====== Data records ======

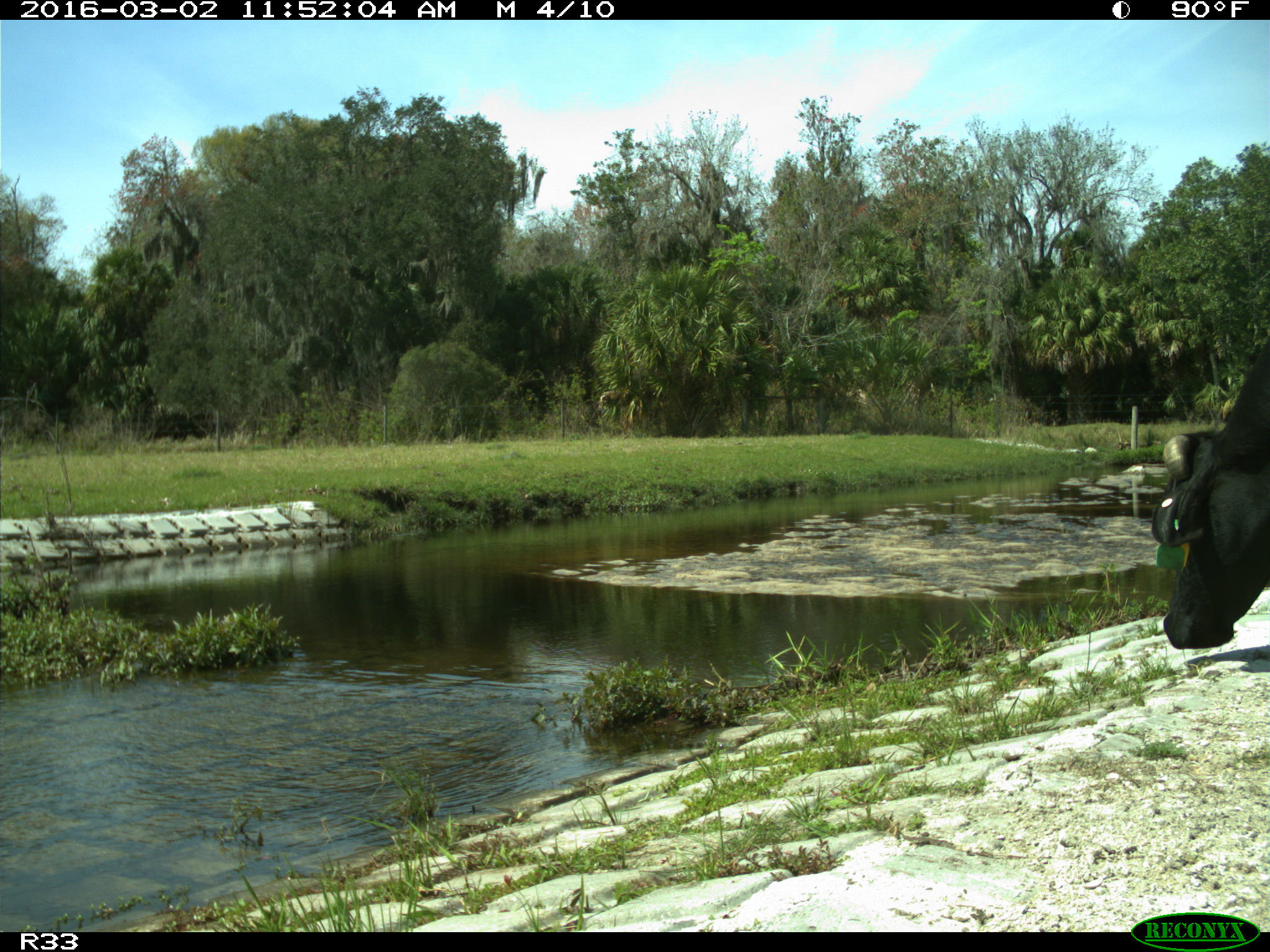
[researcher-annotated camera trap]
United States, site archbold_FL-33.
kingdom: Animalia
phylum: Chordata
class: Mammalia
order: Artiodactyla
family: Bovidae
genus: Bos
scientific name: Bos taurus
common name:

======

What the task asks: Write out the lines above, starting at the line that contains "order: Artiodactyla" and ending with the final line, and nothing else; copy them exactly.

Answer below:
order: Artiodactyla
family: Bovidae
genus: Bos
scientific name: Bos taurus
common name:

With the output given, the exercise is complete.